Document text:
◆ ◆ ◆ ◆ ◆ ◆ ◆

Most Days

Most days I set my alarm for 6:30 am.

Most days Elka nudges my arm with her cold nose if I try to sleep in.

Most days I hog the hot water with a long shower.

Most days I get dressed without waking Kim.

Most days I open the door to the garage without waking the kids.

But not today.

lucapigtail

Today Luca heard me leaving for work. She got out of bed and came downstairs as I was gathering my briefcase. She nudged herself close to me and put her head down. I could tell she was tired. Was everything OK?

I put down my briefcase and put my arms around her. She’s so warm and cuddly in the morning. In my rush to get out the door this morning I’d not given much thought to my family. I usually slip out unnoticed.

But today Luca noticed.

I picked her up and held her at eye level. She told me she misses me while she’s at school. I told her I miss her while I’m at work. She gives me a big hug around my neck. I kiss her forehead, and tell her we’ll see each other that night.

Most days I don’t give much thought to the time I spend away from my family.

But not today.

Technorati Tags: ,

Skip With Us

Luca held my left hand while Anna held my right . We were making our way through the mall looking for something to eat we could all agree on.

Mission impossible.

sisters

In one ear I hear Luca chatting.

The other ear was getting a work out from Anna. 

“DAD! Nintendo. Pizza. DAD! Pants. Game. DAD! Pink. Candy”

It all starts to blend together.

But then we get to a section where the area is clear. No shoppers, strollers or kiosks selling blinking phone accessories.

That’s when I feel both my arms yanked forward in a violent motion.

“Skip with us, Dad! Come on!”

So the three of us skipped hand-in-hand through the mall last night.

That’s how I’d like to remember it anyway. Because if anyone saw us it probably looked like an an out-of-shape dad getting dragged through the food court by two cute little girls.

Late Night Scrambled Eggs

“One of my best friends moved to California”

One look at her face and I knew she’d had a tough day at school. Luca had followed me into the kitchen and I wasn’t sure what to tell a 7 year old who bid her best friend goodbye for the last time this afternoon.

I picked her up and placed her on the kitchen counter. As curious as I was to hear about her day, I didn’t want for her to walk through the painful memory again. So I asked if she wanted a late night snack.

lucabelle

She nodded.

I figured she’d ask for strawberry milk, Pirates Booty, or a slice of bread with just the right amount of butter.

“Will you make some scrambled eggs? I know how to crack them”

So I stirred while she cracked ten eggs. It was almost midnight before we sat next to each other at the table trying to figure out how salt makes eggs taste better.

“I know why your eggs cook faster than moms”

“Why is that?” I asked.

◆ ◆ ◆ ◆ ◆ ◆ ◆

Data block:
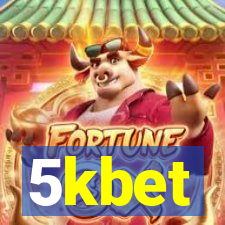 5kbet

◆ ◆ ◆ ◆ ◆ ◆ ◆

Requirement:
Summarize the family blog posts at the top of the page in three sentences.

Output of the task:
On a morning when he would usually slip out unnoticed, the father is stopped by his daughter Luca, who tells him she misses him while she is at school, and he hugs her and promises they will see each other that night. During a trip through the mall, Luca and Anna pull him into skipping hand-in-hand with them, although he admits it probably looked like an out-of-shape dad being dragged through the food court. After Luca says goodbye to a best friend who has moved to California, he offers her a late-night snack, and she cracks ten eggs while he stirs, so that they sit down together almost at midnight.